• [OPDRACHT]: Neem de hele lijst opnieuw over en verwissel daarbij elk "camera" voor "observer"; verander verder niets. Laat de afbeeldingen weg.
─── GEGEVENS OEFENING
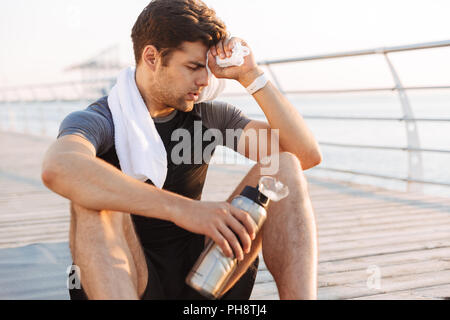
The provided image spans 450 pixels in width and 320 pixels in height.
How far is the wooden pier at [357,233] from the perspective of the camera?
1.79 metres

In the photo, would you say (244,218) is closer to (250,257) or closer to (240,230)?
(240,230)

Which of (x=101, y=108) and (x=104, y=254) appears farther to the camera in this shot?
(x=101, y=108)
──────
• [JUISTE ANTWOORD]:
The provided image spans 450 pixels in width and 320 pixels in height.
How far is the wooden pier at [357,233] from the perspective of the observer?
1.79 metres

In the photo, would you say (244,218) is closer to (250,257) or closer to (240,230)?
(240,230)

Which of (x=101, y=108) and (x=104, y=254) appears farther to the observer in this shot?
(x=101, y=108)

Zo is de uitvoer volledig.